Next, we investigated the interaction between CecA and other UPEC intracellular targets (genomic DNA and total RNA). E. coli DNA gyrase ATPase activity, which is required for DNA supercoiling and decatenation, was inhibited strongly by NAL but only weakly by CecA (Fig. 2d). Using the limbo server, we predicted that CecA would bind to the WKIFKKI sequence of DnaK (score = 13.4), but we found no evidence that the peptide inhibits the ATPase activity of DnaK (Supplementary Fig. 7d).16 We also predicted the presence of DNA/RNA-binding residues in CecA using DP-Bind and FastRNABindR (Supplementary Tables 3 and 4). We observed the concentration-dependent displacement of DNA (Fig. 2e and Supplementary Fig. 8) and RNA (Fig. 2f and Supplementary Fig. 9) by high doses of CecA. Taken together, our data show that CecA is a biofilm-busting AMP and that its multi-target mechanisms of action make it suitable as a lead for the development of new drugs that eradicate biofilm-forming UPEC strains.
Peptides, bacterial strains, and culture conditions
CecA is 39 amino acids long (KWKIFKKIEKAGRNIRDGIIKAGPAVSVVGEAATIYKTG) and was synthesized by Pepmic, Jiangsu, China. NAL was sourced from Sigma-Aldrich (St. Louis, Missouri, USA). We tested the UPEC strains CFT073 (pyelonephritis isolate) and 536 (cystitis isolate) that were susceptible to all clinically used antibiotics. Bacterial cultures were maintained aerobically in lysogeny broth (LB) medium (Carl Roth, Karlsruhe, Germany) at 37 °C and on LB agar plates. For long-term storage, bacteria were frozen at –80 °C in LB medium supplemented with 30% glycerol.
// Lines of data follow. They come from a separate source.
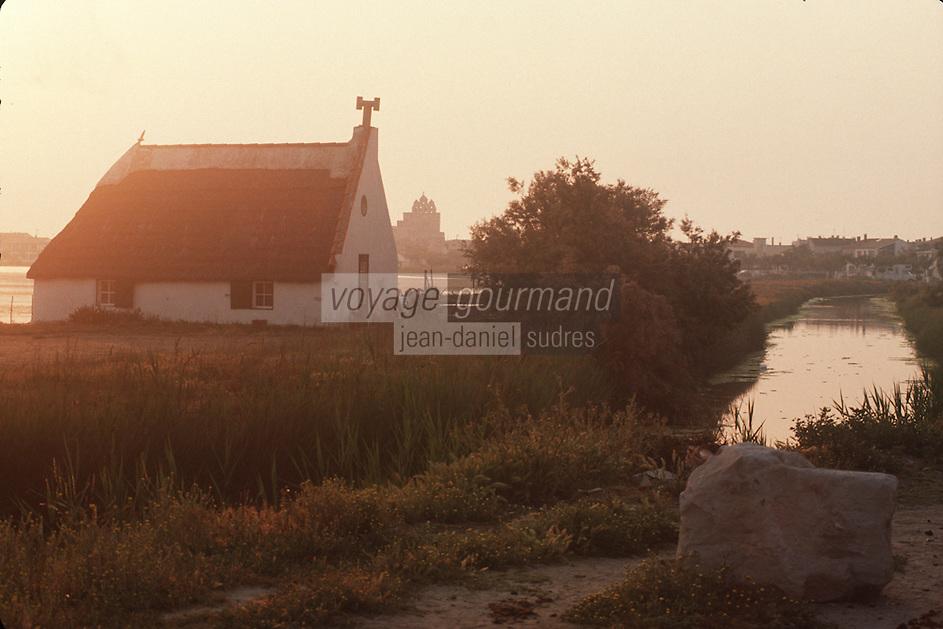France/13/Bouches du Rhone/Camargue/Parc Naturel Régional de Camargue/St Maries de La Mer: Cabane de Gardian et clocher du village à l'aube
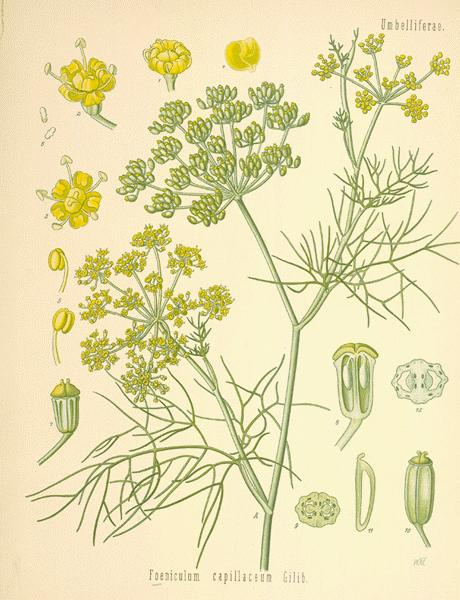 botanical drawing of fennel seeds and flowers for herbs for protection #5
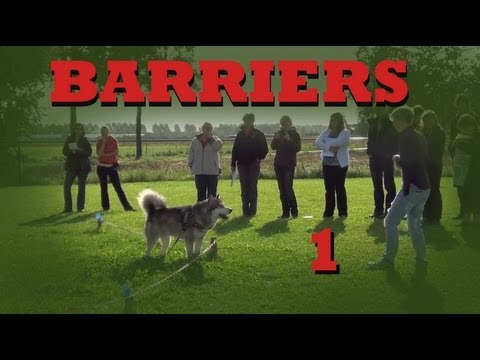 Invisible Barriers Part 1- Clicker Dog Training Tricks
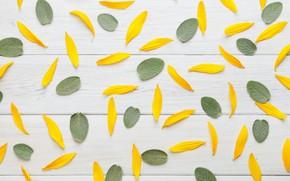 Обои листья, текстура, ФОН, лепестки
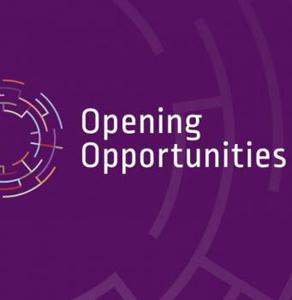 2000 de liceeni pasionați de IT din România construiesc aplicaţii mobile sau alte proiecte tehnice prin programul Opening Opportunities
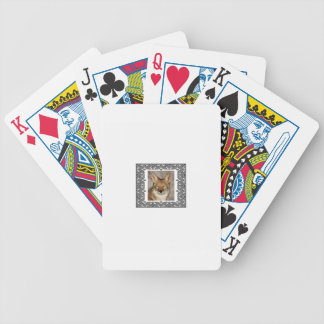 coyote in a frame bicycle playing cards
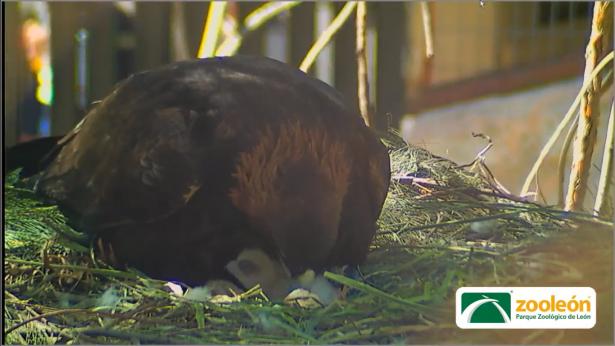 Nace primer Águila Real en el Zoológico
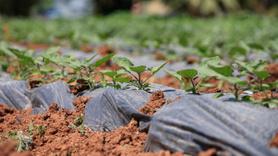 """30 yıl önce """"uyutulan"""" tohumlar toprakla buluştu"""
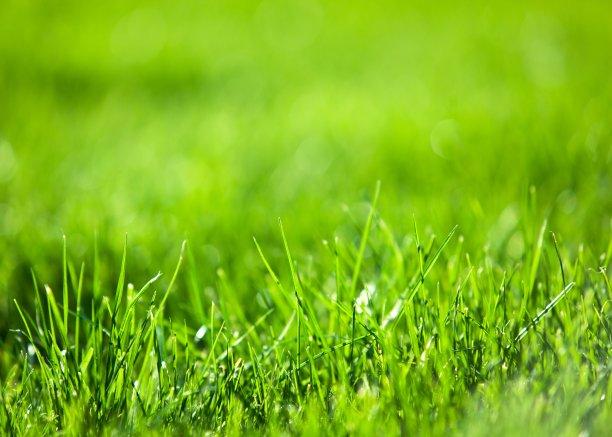 茂盛的草地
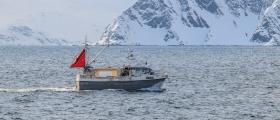 Mest hyse levert i Øst-Finnmark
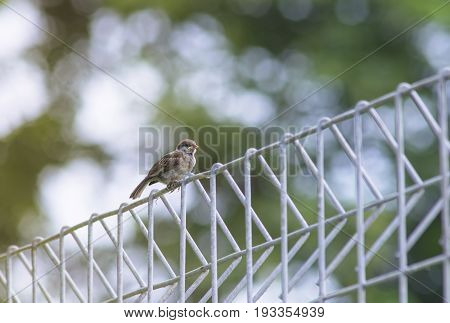 Eurasian Tree Sparrow Passer montanus Birds of Thailand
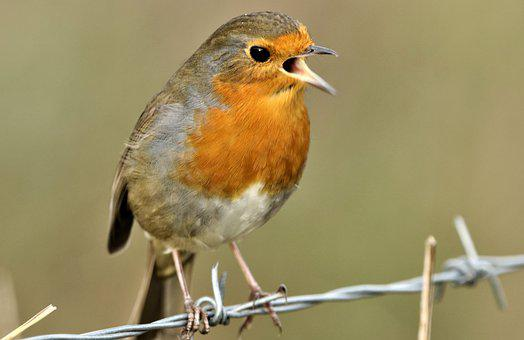 Robin, Robin Redbreast, Bird, Wildlife, Animal, Nature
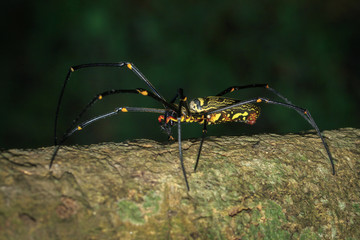 Image of Golden Long-jawed Orb-weaver Spider(Nephila pilipes) on tree. Insect. Animal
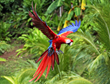 Birding Takes Off In Belize As Hot Vacation Trend With Chaa Creek Introducing New Avian Activities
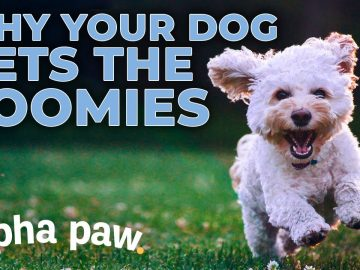 Why Your Dog Gets The Zoomies (And What To Do About It)!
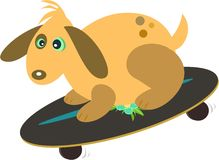 Dog Skateboard Rider Royalty Free Stock Photography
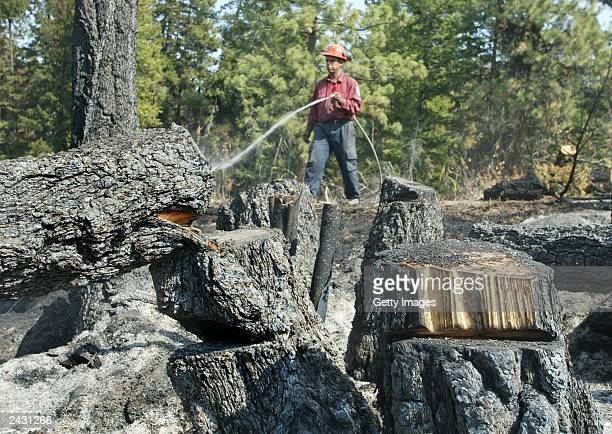 Stolo Nation firefighter hoses down hots spots along a fireguard August 26 2003 in the hills above Kelowna British Columbia Canada The Okanagan...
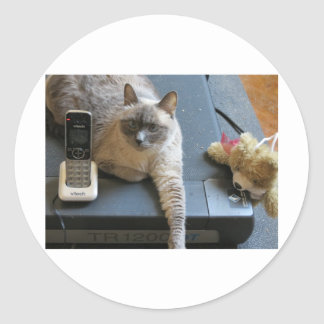 Jasmine the Siamese Cat takes care of business Sticker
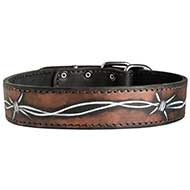 Fashion Handpainted Leather Dog Collar for Walking and Training
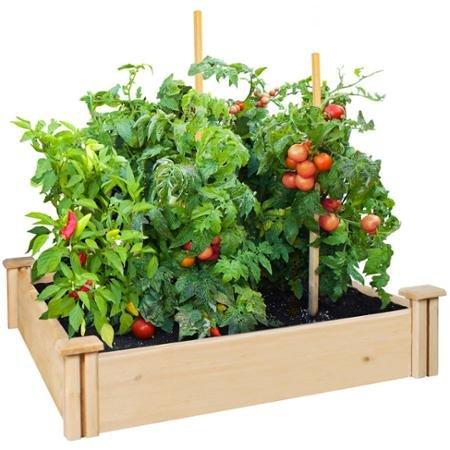 Greenes Fence 42' x 42' x 5.5' Cedar Raised Garden Bed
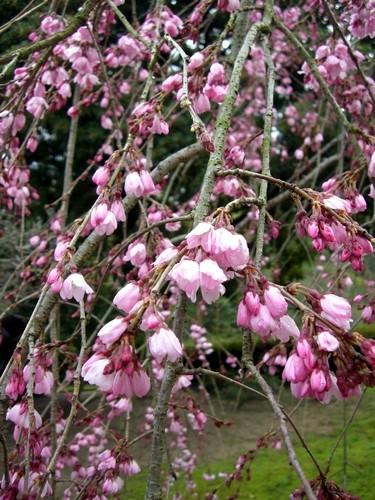 しだれ桜・市民の森にて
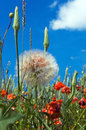 Dandelion and wild flowers on background sky a of blue Royalty Free Stock Image
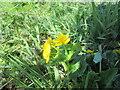 SE8647 : Marsh  Marigold  (Caltha  palustris) by Martin Dawes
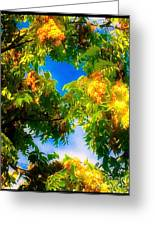 Beautiful Tree Tops In Sky Greeting Card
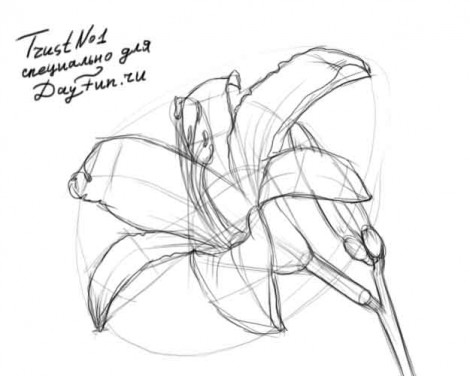 How to draw a flower step by step 3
Inhibition of bacterial growth
Logarithmic growth phase bacterial cultures in 10 ml LB were diluted to a final OD600 of ~0.002 and MICs were determined using the broth microdilution method in 96-well microtiter plates with an assay volume of 200 µl. Briefly, serial dilutions of NAL (final concentration 60–0.0005 µg/ml) and CecA (final concentration 0.5–100 µg/ml) were transferred to the microtiter plate and incubated overnight at 37 °C. We then measured the absorbance at 600 nm to determine growth inhibition as an indicator of antimicrobial activity. The MIC was defined as the minimum concentration at which no bacterial growth was observed in each well.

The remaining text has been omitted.